**OBJECTIVE**
Copy each line of the records that contains the word "appear", matching case exactly.

**RECORDS FOR THE TASK**
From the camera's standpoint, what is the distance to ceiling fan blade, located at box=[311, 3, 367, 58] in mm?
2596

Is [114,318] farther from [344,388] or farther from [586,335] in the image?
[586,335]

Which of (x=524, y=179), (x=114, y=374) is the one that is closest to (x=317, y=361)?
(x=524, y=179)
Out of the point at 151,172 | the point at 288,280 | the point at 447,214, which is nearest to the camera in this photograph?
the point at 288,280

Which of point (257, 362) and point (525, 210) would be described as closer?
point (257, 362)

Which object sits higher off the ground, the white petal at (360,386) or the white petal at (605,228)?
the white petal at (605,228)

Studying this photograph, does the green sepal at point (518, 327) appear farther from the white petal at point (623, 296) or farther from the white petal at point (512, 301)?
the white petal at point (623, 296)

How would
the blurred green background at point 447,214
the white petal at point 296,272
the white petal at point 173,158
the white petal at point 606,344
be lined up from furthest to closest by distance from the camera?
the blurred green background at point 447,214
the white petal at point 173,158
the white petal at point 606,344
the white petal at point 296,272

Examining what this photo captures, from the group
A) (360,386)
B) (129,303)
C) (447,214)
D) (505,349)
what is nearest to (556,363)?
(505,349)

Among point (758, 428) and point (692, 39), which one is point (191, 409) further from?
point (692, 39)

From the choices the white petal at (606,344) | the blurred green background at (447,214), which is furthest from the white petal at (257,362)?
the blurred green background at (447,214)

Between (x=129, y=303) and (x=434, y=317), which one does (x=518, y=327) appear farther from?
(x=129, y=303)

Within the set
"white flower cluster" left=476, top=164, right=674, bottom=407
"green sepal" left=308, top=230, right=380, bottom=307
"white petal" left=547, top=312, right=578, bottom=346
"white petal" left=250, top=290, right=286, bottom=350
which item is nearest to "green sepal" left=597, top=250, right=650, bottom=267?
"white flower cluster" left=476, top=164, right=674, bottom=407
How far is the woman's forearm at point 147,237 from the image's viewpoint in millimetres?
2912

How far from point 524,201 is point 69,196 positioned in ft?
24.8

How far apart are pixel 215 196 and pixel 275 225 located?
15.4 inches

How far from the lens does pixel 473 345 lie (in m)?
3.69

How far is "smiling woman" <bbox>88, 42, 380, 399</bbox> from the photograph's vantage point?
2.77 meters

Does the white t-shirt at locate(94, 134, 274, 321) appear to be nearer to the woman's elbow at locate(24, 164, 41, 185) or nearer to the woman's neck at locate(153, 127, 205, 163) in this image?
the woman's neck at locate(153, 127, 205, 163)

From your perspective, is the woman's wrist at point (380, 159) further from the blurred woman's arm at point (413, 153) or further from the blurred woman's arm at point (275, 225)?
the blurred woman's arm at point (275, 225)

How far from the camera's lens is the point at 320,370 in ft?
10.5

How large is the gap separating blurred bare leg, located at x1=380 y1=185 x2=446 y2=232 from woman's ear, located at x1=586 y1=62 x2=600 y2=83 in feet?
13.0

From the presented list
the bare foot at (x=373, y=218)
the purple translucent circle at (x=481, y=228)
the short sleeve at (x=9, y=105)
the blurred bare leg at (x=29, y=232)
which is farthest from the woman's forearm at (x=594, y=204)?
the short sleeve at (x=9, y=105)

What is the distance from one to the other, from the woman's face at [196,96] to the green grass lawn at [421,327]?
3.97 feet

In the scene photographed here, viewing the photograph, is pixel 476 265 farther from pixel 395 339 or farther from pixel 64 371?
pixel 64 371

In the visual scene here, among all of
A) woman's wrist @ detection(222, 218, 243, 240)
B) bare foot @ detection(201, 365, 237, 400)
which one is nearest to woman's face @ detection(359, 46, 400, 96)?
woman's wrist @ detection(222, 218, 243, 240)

**RESULT**
Studying this photograph, does the green sepal at point (518, 327) appear farther from the white petal at point (623, 296) or farther from the white petal at point (512, 301)?
Between (x=129, y=303) and (x=434, y=317), which one does (x=518, y=327) appear farther from?
Does the white t-shirt at locate(94, 134, 274, 321) appear to be nearer to the woman's elbow at locate(24, 164, 41, 185) or nearer to the woman's neck at locate(153, 127, 205, 163) in this image?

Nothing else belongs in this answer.